* _AIM_
Copy out all of the material, substituting "nearby snowfield" for every "foreground snow" and keeping everything else unchanged. Leave the pictures out.

---- PROVIDED ENTRIES

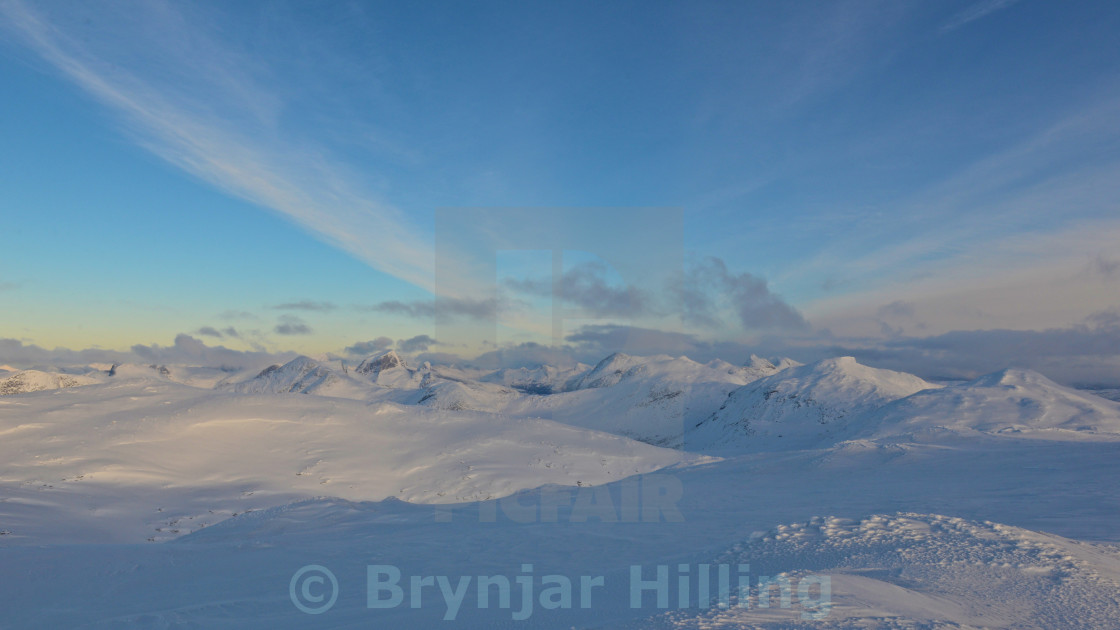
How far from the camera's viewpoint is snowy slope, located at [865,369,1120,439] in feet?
171

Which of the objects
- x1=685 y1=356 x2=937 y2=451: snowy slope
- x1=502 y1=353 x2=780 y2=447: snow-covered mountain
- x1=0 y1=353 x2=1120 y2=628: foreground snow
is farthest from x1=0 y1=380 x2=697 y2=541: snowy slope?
x1=502 y1=353 x2=780 y2=447: snow-covered mountain

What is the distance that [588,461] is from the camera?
33188 mm

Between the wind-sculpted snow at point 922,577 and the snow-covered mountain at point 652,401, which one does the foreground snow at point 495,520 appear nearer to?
the wind-sculpted snow at point 922,577

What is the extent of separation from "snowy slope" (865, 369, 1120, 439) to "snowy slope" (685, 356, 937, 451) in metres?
9.01

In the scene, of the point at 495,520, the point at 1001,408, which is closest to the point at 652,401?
the point at 1001,408

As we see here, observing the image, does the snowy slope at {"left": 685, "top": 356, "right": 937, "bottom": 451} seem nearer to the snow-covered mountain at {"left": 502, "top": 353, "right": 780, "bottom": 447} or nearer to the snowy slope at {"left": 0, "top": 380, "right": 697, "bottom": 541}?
the snow-covered mountain at {"left": 502, "top": 353, "right": 780, "bottom": 447}

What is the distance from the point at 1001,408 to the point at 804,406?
31.4 metres

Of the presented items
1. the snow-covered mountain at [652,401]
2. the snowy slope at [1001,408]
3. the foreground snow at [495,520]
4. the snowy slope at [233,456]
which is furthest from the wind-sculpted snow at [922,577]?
the snow-covered mountain at [652,401]

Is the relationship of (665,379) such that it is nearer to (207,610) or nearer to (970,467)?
(970,467)

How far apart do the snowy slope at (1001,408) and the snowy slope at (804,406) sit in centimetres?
901

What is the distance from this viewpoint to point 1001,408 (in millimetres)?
56500

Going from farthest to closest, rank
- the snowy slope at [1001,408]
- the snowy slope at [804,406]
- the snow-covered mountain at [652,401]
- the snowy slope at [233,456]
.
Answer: the snow-covered mountain at [652,401] < the snowy slope at [804,406] < the snowy slope at [1001,408] < the snowy slope at [233,456]

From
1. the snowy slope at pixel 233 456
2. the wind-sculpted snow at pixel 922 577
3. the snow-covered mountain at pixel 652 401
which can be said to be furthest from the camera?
the snow-covered mountain at pixel 652 401

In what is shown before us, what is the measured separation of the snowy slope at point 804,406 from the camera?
77375 millimetres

--------

* _EXERCISE SOLUTION_
How far from the camera's viewpoint is snowy slope, located at [865,369,1120,439] in feet?
171

Which of the objects
- x1=685 y1=356 x2=937 y2=451: snowy slope
- x1=502 y1=353 x2=780 y2=447: snow-covered mountain
- x1=0 y1=353 x2=1120 y2=628: nearby snowfield
is farthest from x1=0 y1=380 x2=697 y2=541: snowy slope?
x1=502 y1=353 x2=780 y2=447: snow-covered mountain

What is the distance that [588,461] is from the camera?
33188 mm

Between the wind-sculpted snow at point 922,577 and the snow-covered mountain at point 652,401, which one does the nearby snowfield at point 495,520 appear nearer to?
the wind-sculpted snow at point 922,577

What is the extent of separation from "snowy slope" (865, 369, 1120, 439) to "snowy slope" (685, 356, 937, 451) in metres?
9.01

In the scene, of the point at 495,520, the point at 1001,408, which is closest to the point at 652,401?
the point at 1001,408

As we see here, observing the image, does the snowy slope at {"left": 685, "top": 356, "right": 937, "bottom": 451} seem nearer to the snow-covered mountain at {"left": 502, "top": 353, "right": 780, "bottom": 447} or nearer to the snowy slope at {"left": 0, "top": 380, "right": 697, "bottom": 541}?
the snow-covered mountain at {"left": 502, "top": 353, "right": 780, "bottom": 447}

What is the distance from the point at 1001,408 to the point at 804,406?
31.4 metres

Of the presented items
1. the snow-covered mountain at [652,401]
2. the snowy slope at [1001,408]
3. the nearby snowfield at [495,520]
4. the snowy slope at [233,456]
which is furthest from the wind-sculpted snow at [922,577]?
the snow-covered mountain at [652,401]

Is the relationship of (665,379) such that it is nearer to (207,610) or nearer to (970,467)?
(970,467)

How far apart do the snowy slope at (1001,408) and the snowy slope at (804,406) sit in centimetres?
901

What is the distance from this viewpoint to point 1001,408 (in millimetres)?
56500

Going from farthest to closest, rank
- the snowy slope at [1001,408]
- the snowy slope at [804,406]
- the snow-covered mountain at [652,401]
- the snowy slope at [233,456]
.
Answer: the snow-covered mountain at [652,401] < the snowy slope at [804,406] < the snowy slope at [1001,408] < the snowy slope at [233,456]

From
1. the snowy slope at pixel 233 456
2. the wind-sculpted snow at pixel 922 577
3. the snow-covered mountain at pixel 652 401
which can be said to be furthest from the camera?
the snow-covered mountain at pixel 652 401

In what is shown before us, what is the measured separation of the snowy slope at point 804,406 from the camera?
77375 millimetres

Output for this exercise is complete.